The 6 tips in this guide are hard earned from years of personal experience and will be immensely helpful whether you are looking at a full-time living situation, or just want to hit the open road for a few weeks while you work remotely. If you have your laptop ready, and your vehicle set-up, get excited, because you’re in for a life changing experience, and these 6 tips are going to help!
If you are planning on working remotely, you’re going to need access to wifi. This can mean one of two things: hunting down cafes and other places that will let you use their wifi, or hotspotting off of your phone. It may seem that increasing the cost of your phone plan to include hotspotting, but believe me, it is a far superior option and ends up being less expensive.
If your location is dependent on a location that provides wifi, you are seriously limiting your road trip experience.

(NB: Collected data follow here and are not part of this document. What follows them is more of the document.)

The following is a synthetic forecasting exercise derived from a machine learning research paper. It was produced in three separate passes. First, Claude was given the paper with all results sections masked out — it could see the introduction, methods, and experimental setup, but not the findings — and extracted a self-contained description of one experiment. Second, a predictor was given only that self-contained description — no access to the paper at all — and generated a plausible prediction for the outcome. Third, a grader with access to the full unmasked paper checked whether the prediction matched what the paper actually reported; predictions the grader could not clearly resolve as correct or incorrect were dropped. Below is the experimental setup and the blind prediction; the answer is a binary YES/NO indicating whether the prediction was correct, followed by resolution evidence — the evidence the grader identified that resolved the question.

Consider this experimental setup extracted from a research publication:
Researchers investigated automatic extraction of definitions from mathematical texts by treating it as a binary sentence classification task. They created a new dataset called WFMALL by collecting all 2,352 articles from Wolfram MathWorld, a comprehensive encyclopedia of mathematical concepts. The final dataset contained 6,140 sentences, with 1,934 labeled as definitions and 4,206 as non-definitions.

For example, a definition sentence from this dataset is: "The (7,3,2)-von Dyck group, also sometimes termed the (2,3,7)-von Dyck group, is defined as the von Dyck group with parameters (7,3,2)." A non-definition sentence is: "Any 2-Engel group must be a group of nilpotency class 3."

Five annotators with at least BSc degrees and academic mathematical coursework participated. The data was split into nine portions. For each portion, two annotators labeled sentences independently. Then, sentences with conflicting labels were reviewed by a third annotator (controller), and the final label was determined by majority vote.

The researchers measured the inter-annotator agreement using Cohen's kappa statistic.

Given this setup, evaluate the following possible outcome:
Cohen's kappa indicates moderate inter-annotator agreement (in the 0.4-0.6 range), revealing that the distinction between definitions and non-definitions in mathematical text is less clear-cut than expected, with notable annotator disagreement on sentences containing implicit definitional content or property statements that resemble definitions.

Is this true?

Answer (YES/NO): NO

I’m actually writing this article from a remote location in Utah’s Dixie Wilderness. By using your phone as a hotspot and a weboost antenna, you can get wifi just about anywhere. You can even plan around where your provider’s cell towers are located which will give you a huge range of remote places you can go and still get work done.
2. Get On a Schedule
It might seem like the whole point of hitting the road is to abolish your current schedule. And it is to some extent, but by becoming a master of time management and developing a routine, you will maximize the amount of time you get to spend enjoying the places you visit.

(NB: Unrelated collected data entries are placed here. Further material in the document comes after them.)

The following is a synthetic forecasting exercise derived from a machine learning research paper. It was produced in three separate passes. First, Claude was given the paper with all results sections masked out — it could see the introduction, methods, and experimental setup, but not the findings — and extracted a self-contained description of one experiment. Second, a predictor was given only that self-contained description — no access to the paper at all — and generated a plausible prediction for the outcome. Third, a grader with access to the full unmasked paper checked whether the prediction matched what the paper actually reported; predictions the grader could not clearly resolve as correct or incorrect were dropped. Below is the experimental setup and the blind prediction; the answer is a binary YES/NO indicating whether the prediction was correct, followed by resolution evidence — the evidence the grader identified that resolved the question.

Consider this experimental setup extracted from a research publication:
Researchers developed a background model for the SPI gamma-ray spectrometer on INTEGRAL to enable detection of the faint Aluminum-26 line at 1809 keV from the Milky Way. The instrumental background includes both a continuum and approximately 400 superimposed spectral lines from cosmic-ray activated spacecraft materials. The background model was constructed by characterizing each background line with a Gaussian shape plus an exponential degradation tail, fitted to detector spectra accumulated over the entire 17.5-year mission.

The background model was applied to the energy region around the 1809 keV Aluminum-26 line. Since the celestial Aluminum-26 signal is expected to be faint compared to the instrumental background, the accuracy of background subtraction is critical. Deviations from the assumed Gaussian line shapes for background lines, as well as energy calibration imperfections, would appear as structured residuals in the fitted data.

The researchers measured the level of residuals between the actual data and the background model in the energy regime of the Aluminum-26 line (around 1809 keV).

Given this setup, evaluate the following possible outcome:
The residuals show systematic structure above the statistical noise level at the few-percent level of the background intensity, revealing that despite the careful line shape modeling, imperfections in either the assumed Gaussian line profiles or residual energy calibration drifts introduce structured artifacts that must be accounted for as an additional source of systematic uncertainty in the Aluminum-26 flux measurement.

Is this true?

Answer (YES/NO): NO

Working on the road can eat up a serious amount of time, or it can be quick and relatively painless. If you do a little bit of work here and there, you are going to feel like you’re at work even if you’re on a hike or sitting by the lake. I highly recommend just sitting down and doing it all at once first thing in the morning. That way the rest of your day is pressure free and you can get back to making the most of this glorious time in your life.
3. Temperature Management
This may seem like a simple concept, but in vans and buses temperatures can get extreme. Even moderate temperatures can be amplified. There is a reason they don’t make houses out of steel, it just doesn’t insulate. When you are building out your vehicle, really go for it with the insulation. You are also going to need a heater and some sort of a/c or fan. A heater can easily be run off of propane, but an air conditioner uses so much electricity it isn’t really feasible, so get a good fan and make sure you’ve got some ice in the freezer!
4. Know Your Electrical System
It’s always best to have a professional install your electrical system. If you are a D.I.Y champion and have the time and audacity to give it a go, it is possible to teach yourself. I am in no way condoning this, just saying it’s possible (I did). It was a bit nerve racking because you can definitely electrocute yourself and destroy all of your expensive equipment instantly. That being said, if you know your electrical system well, you can fix things when they go wrong on the road, and things always happen on the road.

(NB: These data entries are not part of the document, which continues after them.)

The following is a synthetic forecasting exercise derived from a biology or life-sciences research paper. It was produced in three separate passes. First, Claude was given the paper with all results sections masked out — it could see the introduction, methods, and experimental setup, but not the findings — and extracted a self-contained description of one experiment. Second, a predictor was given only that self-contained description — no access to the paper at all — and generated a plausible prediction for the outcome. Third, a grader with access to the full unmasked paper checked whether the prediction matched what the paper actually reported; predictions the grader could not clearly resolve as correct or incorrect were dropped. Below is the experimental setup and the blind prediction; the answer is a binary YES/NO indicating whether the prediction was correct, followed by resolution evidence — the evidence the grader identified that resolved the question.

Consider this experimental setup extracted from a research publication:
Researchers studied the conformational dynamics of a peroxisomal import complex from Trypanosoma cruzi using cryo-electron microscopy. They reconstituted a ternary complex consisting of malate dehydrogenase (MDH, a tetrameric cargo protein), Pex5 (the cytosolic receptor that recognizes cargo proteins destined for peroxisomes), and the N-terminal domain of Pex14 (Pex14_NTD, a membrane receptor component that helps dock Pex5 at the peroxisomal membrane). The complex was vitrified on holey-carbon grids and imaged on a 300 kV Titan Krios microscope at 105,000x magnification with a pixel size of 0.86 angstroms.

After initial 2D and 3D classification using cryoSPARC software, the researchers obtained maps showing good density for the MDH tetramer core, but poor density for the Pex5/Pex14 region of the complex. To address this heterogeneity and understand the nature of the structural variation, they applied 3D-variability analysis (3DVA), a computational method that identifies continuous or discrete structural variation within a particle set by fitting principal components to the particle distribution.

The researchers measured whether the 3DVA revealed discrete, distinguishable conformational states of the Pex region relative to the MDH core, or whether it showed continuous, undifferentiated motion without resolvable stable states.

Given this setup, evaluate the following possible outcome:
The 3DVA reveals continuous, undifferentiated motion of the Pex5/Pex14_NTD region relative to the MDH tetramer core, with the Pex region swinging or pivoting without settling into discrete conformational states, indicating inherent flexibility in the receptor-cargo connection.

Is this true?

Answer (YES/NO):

5. Gain Some Mechanical Knowledge
The same principle applies to mechanical knowledge. It’s always best to have a mechanic work on your car, but by taking the initiative to learn some of the basics of how your vehicle works and how to problem solve will be incredibly valuable. Something as simple as identifying and replacing a leaking hose in the engine can make an expensive tow and mechanic bill disappear. Engine hoses usually cost a few dollars and often take 5 minutes to replace, but can stop you in your tracks if they’ve gone bad.
6. Be Bold and Enjoy
This is the most important piece of advice. It can be scary to go out on a whim and chase the open road. A lot can go wrong, and a lot will, but life is nothing if not an adventure. So be bold, trust your judgement, enjoy rarified freedom, and go get’em tiger!